Até mesmo a defensora da “transparência tipográfica”, Beatrice Warde, em seu livro “The Cristal Goblet”, se contradiz ao reconhecer a força retórica do tipo quando diz: “Monte uma página em Fournier em oposição a outra em Caslon e outra em Palatino e será como se você tivesse ouvido três diferentes pessoas fazendo o mesmo discurso” (WARDE, 1956). Se a transparência do tipo fosse possível, essa contaminação retórica não ocorreria.
A pesquisa de Eva Brumberger
Num artigo de 17 páginas, intitulado “The Rhetoric of Typography: The Persona of Typeface and Text”, Eva Brumberger (2003b), faz uma tentativa de demonstrar que 15 diferentes faces tipográficas continham uma dimensão semântica própria, e que conhecê-las seria uma ferramenta para designers tomarem decisões sobre adequação retórica do tipo.
O método que Brumberger utilizou, tinha como objetivo investigar se os leitores associavam CONSISTENTEMENTE atributos de personalidade para faces tipográficas específicas.
Deficiências da pesquisa sobre personalidade do tipo
No entanto, ela mesma reconhece que o objetivo da pesquisa não era esgotar o assunto, mas servir de base para pesquisas futuras. E novas pesquisas vão ser realmente necessárias, pois o trabalho de Brumberger tem diversas deficiências e se baseia em premissas que já foram questionadas cientificamente.
A primeira deficiência do artigo refere-se ao argumento de que faces tipográficas tem personalidades particulares, CONSISTENTEMENTE associadas ao tipo. No entanto, Brumberger não deixa claro que essa personalidade não é consequência da face tipográfica e sim do seu uso dentro de um experimento controlado, em condições que não refletem uma situação real de uso. Ela mesma diz no seu artigo que “este estudo não visa simular uma situação típica de leitura” (BRUMBERGER, 2003b). Prova disso é que as amostras de faces tipográficas utilizadas nessa pesquisa mostravam o alfabeto completo (em caixa alta e baixa), com números e a frase “A quick brown fox jumped over the lazy dog”, que usa todas as letras do alfabeto. Essa situação de leitura não é comum, pois raramente todas as letras do alfabeto são encontradas juntas e dispostas na ordem alfabética. Portanto, não possui validade ecológica.
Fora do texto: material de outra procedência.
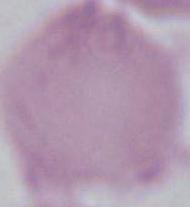
{
  "identification": "erythrocyte",
  "magnification": "1000x",
  "modality": "micrograph"
}Classify this cell by malaria status.
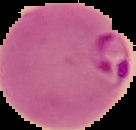

Parasitized.

image size = 136×130 pixels
preparation = thin blood film
image type = segmented cell region on a black background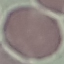 Result: negative for malaria parasites. Acquired by smartphone through the microscope eyepiece. Thin blood smear. Cell patch, automatically extracted from a larger field of view and resized to 64 × 64 pixels. Giemsa stain.Locate every Plasmodium parasite and every leukocyte.
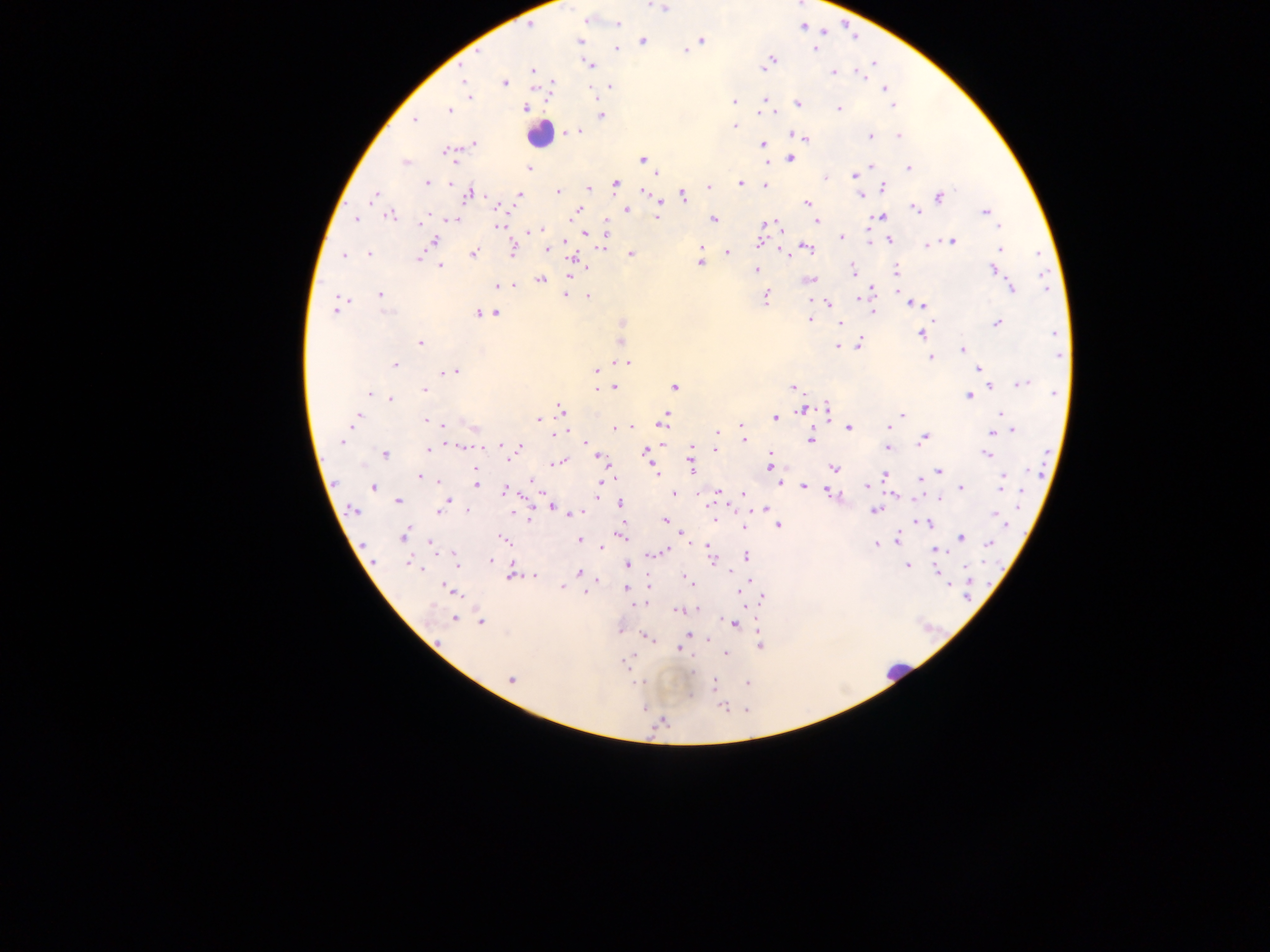
Approximate centers as (x, y) in pixels.
Plasmodium parasites: (663, 7), (587, 21), (617, 24), (580, 40), (702, 40), (643, 41), (616, 49), (815, 49), (684, 50), (771, 59), (590, 65), (765, 68), (533, 69), (834, 71), (861, 75), (504, 82), (465, 83), (552, 84), (610, 86), (885, 89), (469, 97), (765, 99), (890, 99), (733, 101), (798, 103), (892, 106), (526, 109), (838, 109), (766, 110), (450, 111), (601, 116), (414, 119), (734, 126), (571, 132), (576, 133), (796, 135), (871, 135), (899, 136), (804, 138), (473, 145), (763, 145), (447, 153), (642, 159), (791, 159), (405, 162), (870, 165), (908, 167), (529, 168), (855, 174), (826, 177), (427, 183), (450, 183), (617, 183), (740, 183), (765, 185), (589, 187), (708, 187), (884, 187), (557, 191), (644, 191), (468, 194), (519, 194), (374, 195), (860, 195), (683, 196), (939, 197), (806, 203), (659, 205), (501, 208), (626, 209), (915, 209), (577, 211), (985, 211), (390, 216), (657, 216), (880, 217), (356, 220), (453, 220), (713, 220), (817, 221), (421, 222), (770, 223), (499, 225), (777, 226), (998, 227), (540, 230), (605, 233), (586, 234), (842, 237), (434, 240), (889, 240), (565, 241), (952, 241), (758, 242), (603, 244), (928, 244), (700, 247), (1000, 248), (547, 249), (807, 249), (512, 251), (727, 252), (369, 253), (473, 254), (787, 254), (631, 255), (344, 256), (419, 258), (574, 259), (700, 262), (440, 267), (853, 269), (994, 269), (756, 270), (896, 270), (569, 275), (541, 280), (810, 280), (513, 284), (499, 285), (1012, 289), (871, 290), (380, 294), (565, 295), (588, 296), (766, 298), (340, 301), (828, 303), (920, 305), (335, 310), (873, 312), (496, 313), (479, 314), (810, 320), (840, 323), (997, 323), (1056, 333), (921, 334), (420, 343), (859, 343), (838, 347), (962, 349), (1059, 356), (931, 357), (621, 363), (627, 363), (395, 365), (979, 368), (455, 371), (597, 371), (446, 372), (983, 373), (1022, 384), (989, 385), (615, 387), (674, 387), (793, 387), (425, 389), (598, 389), (369, 394), (1055, 394), (968, 396), (390, 398), (561, 408), (828, 408), (803, 411), (1001, 414), (902, 415), (358, 416), (775, 417), (538, 419), (427, 420), (663, 422), (442, 424), (474, 427), (741, 427), (888, 427), (615, 428), (849, 428), (1013, 431), (559, 432), (717, 432), (992, 432), (924, 438), (744, 439), (811, 440), (342, 441), (585, 442), (500, 445), (466, 447), (519, 447), (691, 447), (887, 447), (429, 450), (716, 450), (646, 451), (985, 453), (385, 454), (601, 458), (558, 462), (692, 466), (770, 466), (652, 467), (834, 467), (939, 471), (475, 472), (655, 472), (420, 476), (884, 476), (1003, 478), (920, 479), (531, 481), (440, 482), (601, 482), (476, 483), (780, 483), (866, 485), (1000, 485), (803, 486), (374, 487), (961, 487), (504, 491), (675, 492), (719, 492), (743, 493), (830, 494), (599, 495), (939, 498), (398, 501), (448, 502), (620, 503), (552, 506), (765, 508), (352, 509), (439, 511), (874, 511), (468, 512), (577, 513), (999, 517), (665, 521), (926, 523), (744, 526), (778, 526), (682, 534), (404, 535), (621, 535), (960, 537), (898, 539), (505, 540), (580, 540), (989, 543), (877, 544), (433, 545), (601, 549), (937, 551), (663, 552), (711, 556), (745, 556), (455, 557), (490, 561), (457, 562), (408, 563), (627, 565), (907, 565), (579, 572), (511, 573), (940, 573), (535, 577), (687, 578), (749, 580), (562, 587), (625, 589), (451, 590), (586, 593), (762, 597), (637, 605), (696, 609), (679, 610), (455, 619), (481, 622), (733, 624), (688, 634), (647, 636), (759, 646), (679, 649), (725, 654), (629, 658), (692, 672), (511, 680), (638, 682), (748, 683), (715, 684), (722, 707), (663, 722).
Leukocytes: (540, 135), (895, 671).

country = Ghana
image size = 1270×952 pixels
capture = mobile-phone photograph through a microscope
field of view = single
preparation = thick blood film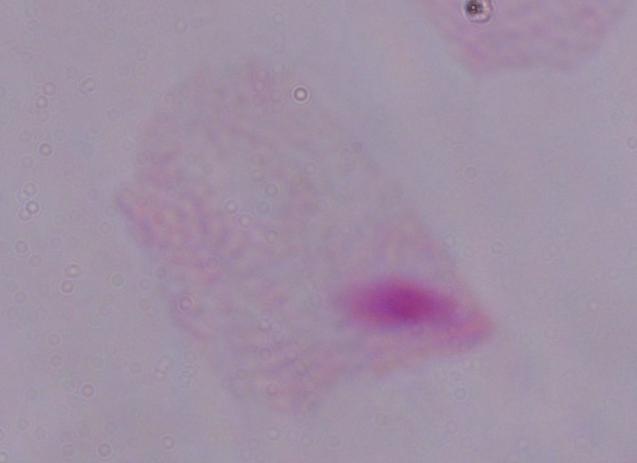

Micrograph. A trichomonad is shown. 1000x magnification.Comment on the morphology of the erythrocytes.
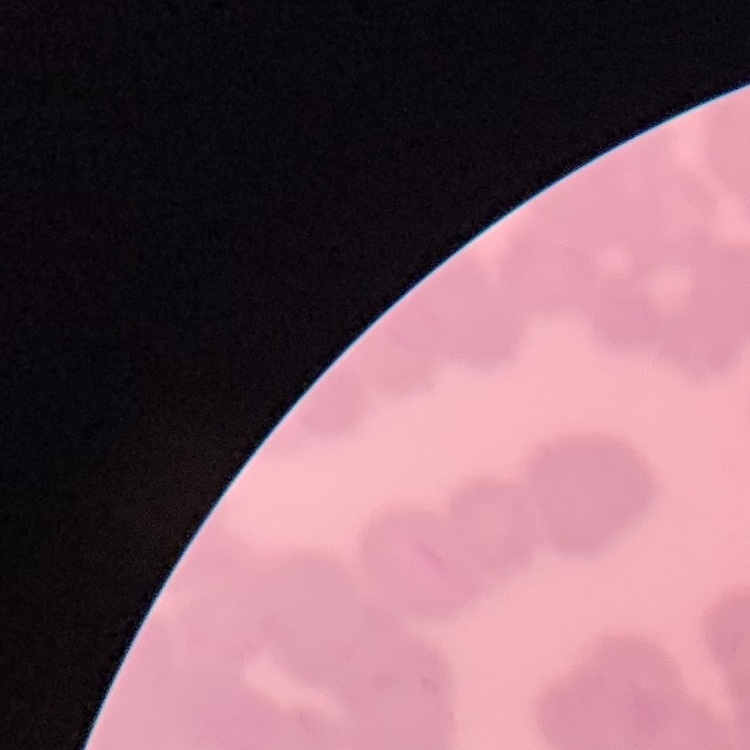
Rouleaux formation.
Além disso, todas as letras da amostra tinham o corpo 14 como referência. Isso também é um problema, visto que o corpo não mede a face tipográfica e sim a altura do tipo (SCHRIVER, 1997). Uma letra do tipo Script tem tamanho visual relativo bem menor do que uma letra não-serifada e isso é uma variável que pode interferir na atribuição de “personalidade”, configurando falta de validade interna na pesquisa.
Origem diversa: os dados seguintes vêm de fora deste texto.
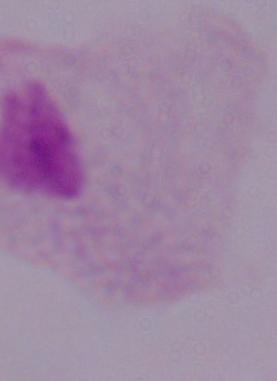 1000x magnification. Photomicrograph. A trichomonad is shown.Report the malaria status of this cell.
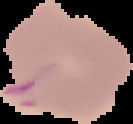

It is parasitized.

Image is 133×124 pixels. From a thin blood film. Cell region segmented out of the field of view; the surrounding area is masked to black.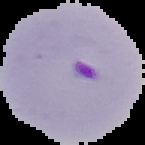

Image is 145×145 pixels. Result: Plasmodium parasites detected. From a thin blood film. The area outside the segmented cell region is set to black.Locate every Plasmodium parasite.
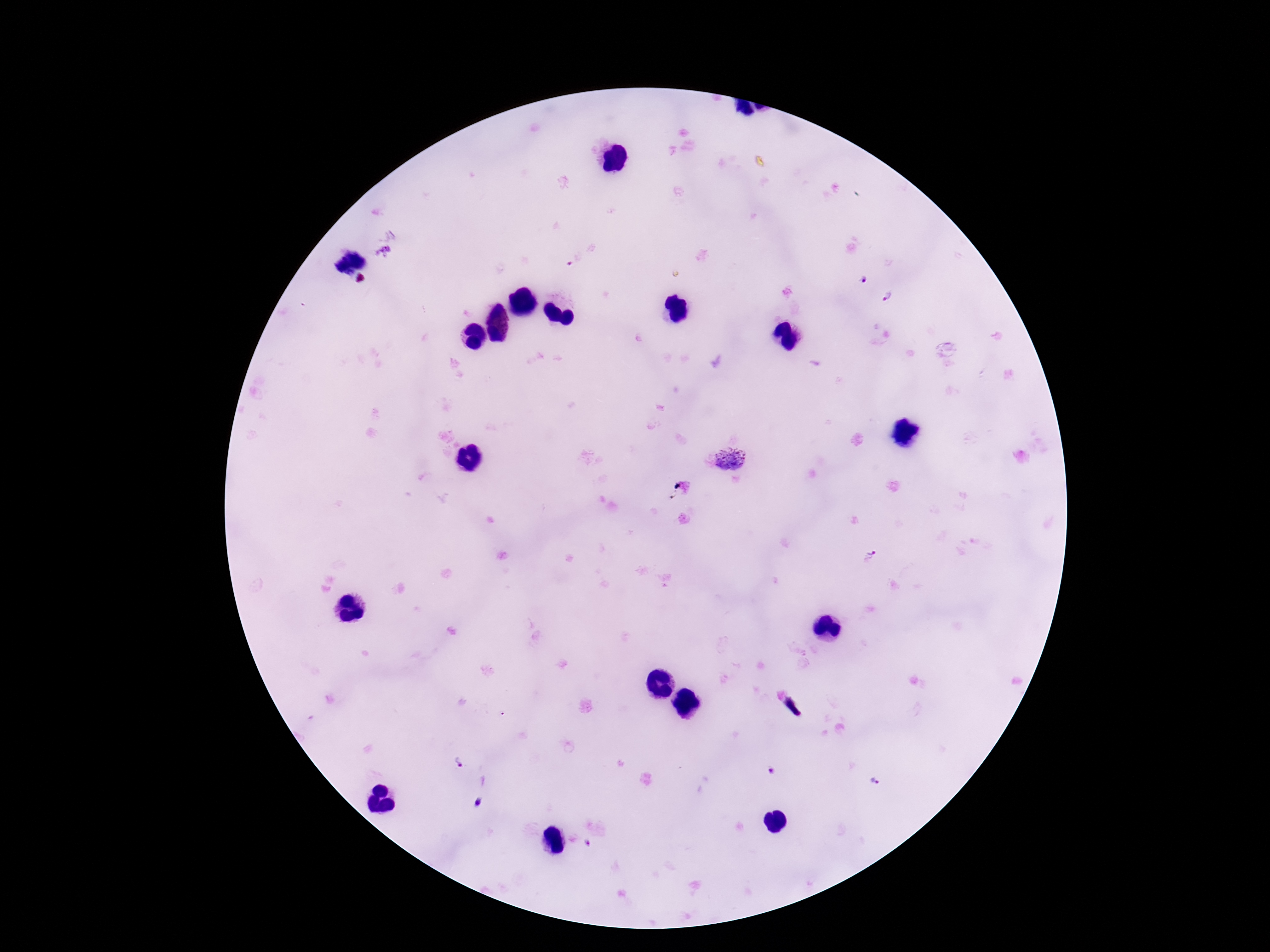
Approximate centers as {x, y} in pixels.
Plasmodium parasites: {383, 253}, {862, 279}, {889, 298}, {729, 459}, {871, 554}, {458, 762}, {772, 772}, {874, 782}, {589, 844}.

Smartphone photograph taken through the microscope eyepiece. Patient malaria status: infected. Single field of view. Image is 1270×952 pixels. Thick peripheral-blood smear. Giemsa-stained preparation. 100x magnification.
Além do problema de validade interna e ecológica, a pesquisa de Brumberger tem uma deficiência conceitual: a forma das letras não encerra significado em si, como se fosse uma caixa que armazena sentimentos. O cérebro não julga o discurso tipográfico através da forma das letras e sim pelas relações no discurso, afetadas pelo gênero do objeto avaliado (BARRY, 1997; HOFFMAN, 1998).
As coisas não significam
O significado não está nas palavras, nem nas faces tipográficas, ele está nas pessoas (BERLO, 1929). E esse significado é construído segundo o contexto, de modo que cada situação pode modificar completamente a voz ou personalidade do signo. Não são as partes isoladas que conferem significado à forma e sim suas relações com o contexto, tanto no nível interno do objeto, quanto nos níveis fora dele, que incluem contexto cultural, fisiológico, cognitivo etc (SIQUEIRA, 2006). Como disse Fernando Pessoa, “o que vemos não é o que vemos, senão o que somos” (PESSOA, 1982).
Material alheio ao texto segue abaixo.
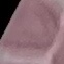

Summary:
  - Result: negative for malaria parasites
  - Capture: smartphone through the microscope eyepiece
  - Stain: Giemsa
  - Image type: cell patch, automatically extracted from a larger field of view and resized to 64 × 64 pixels
  - Preparation: thin blood smearOutline each blood parasite and name the species.
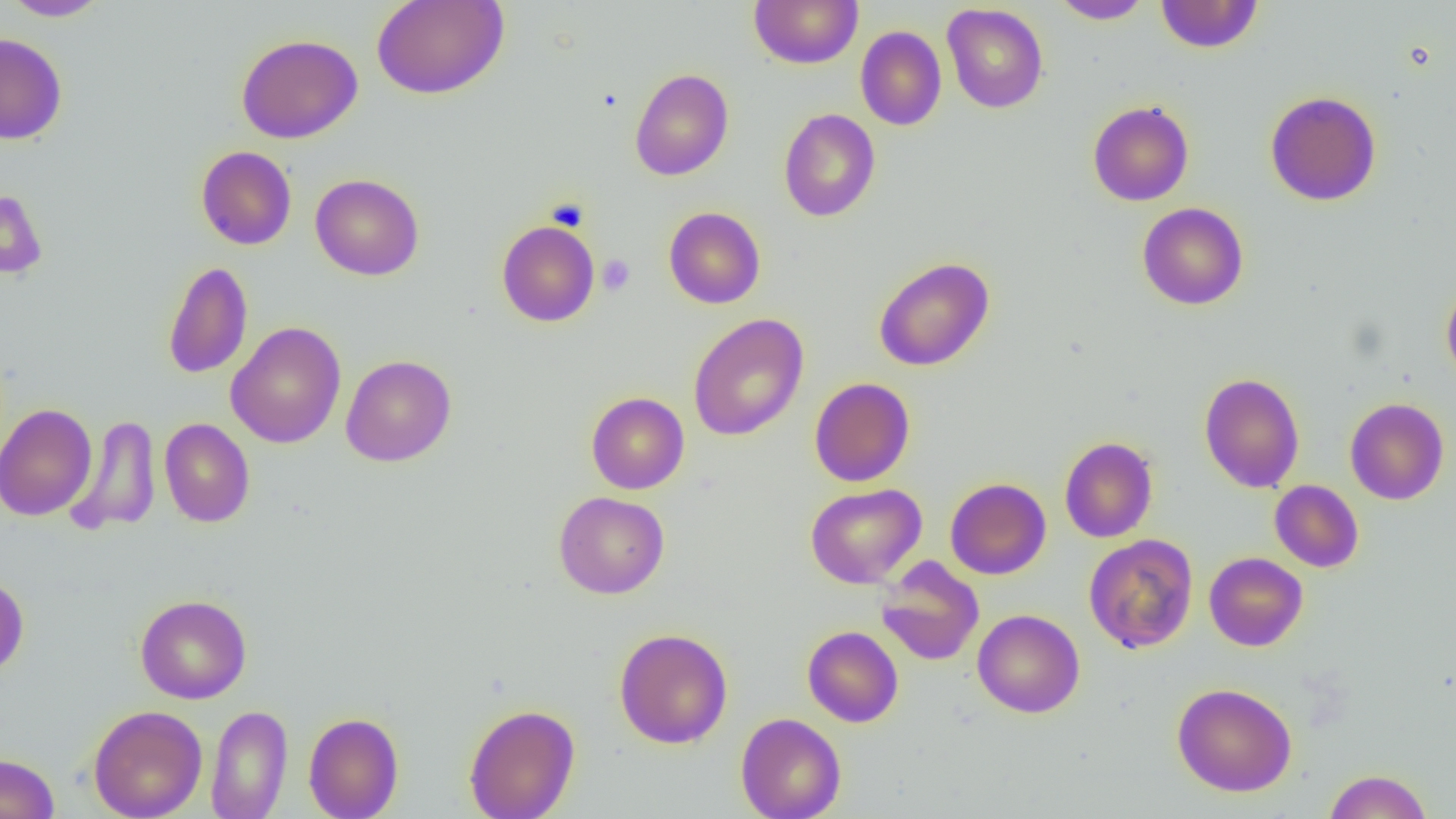

No blood parasites seen.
Por essa razão, uma mesma face tipográfica, como por exemplo a Univers (Adrian Frutiger), pode ter “personalidades” diferentes, ora numa amostra em que aparece isolada de outros elementos, ora dentro de um layout repleto de outros fatores visuais como cor, fotografias, ruídos etc. Isso demonstra que a “personalidade” não pertence à face tipográfica e sim à relação dinâmica que surge num contexto de uso real. Isso é, em outras palavras, o que os gestaltistas chamavam de “todo maior que a soma das partes” (BARRY, 1997).
Julgamento inconsciente se baseia no todo
Não bastasse isso, o julgamento sobre a personalidade e adequação retórica de um tipo é feito muito antes da consciência, através da amídala cerebral. O neurocientista Joseph Ledoux demonstrou que milésimos de segundos antes de percebermos conscientemente alguma coisa, não apenas compreendemos inconscientemente o que é, mas decidimos se gostamos ou não dela. O inconsciente cognitivo apresenta à nossa consciência não apenas a identidade do que vemos, mas uma opinião ou julgamento sobre o que vemos (TISKI-FRANCKOWIAK, 2000). Essa opinião ou atribuição de uma “personalidade” tipográfica, quando vemos a forma de um determinado tipo de letra, é resultado do processo global perceptivo e não apenas da face tipográfica.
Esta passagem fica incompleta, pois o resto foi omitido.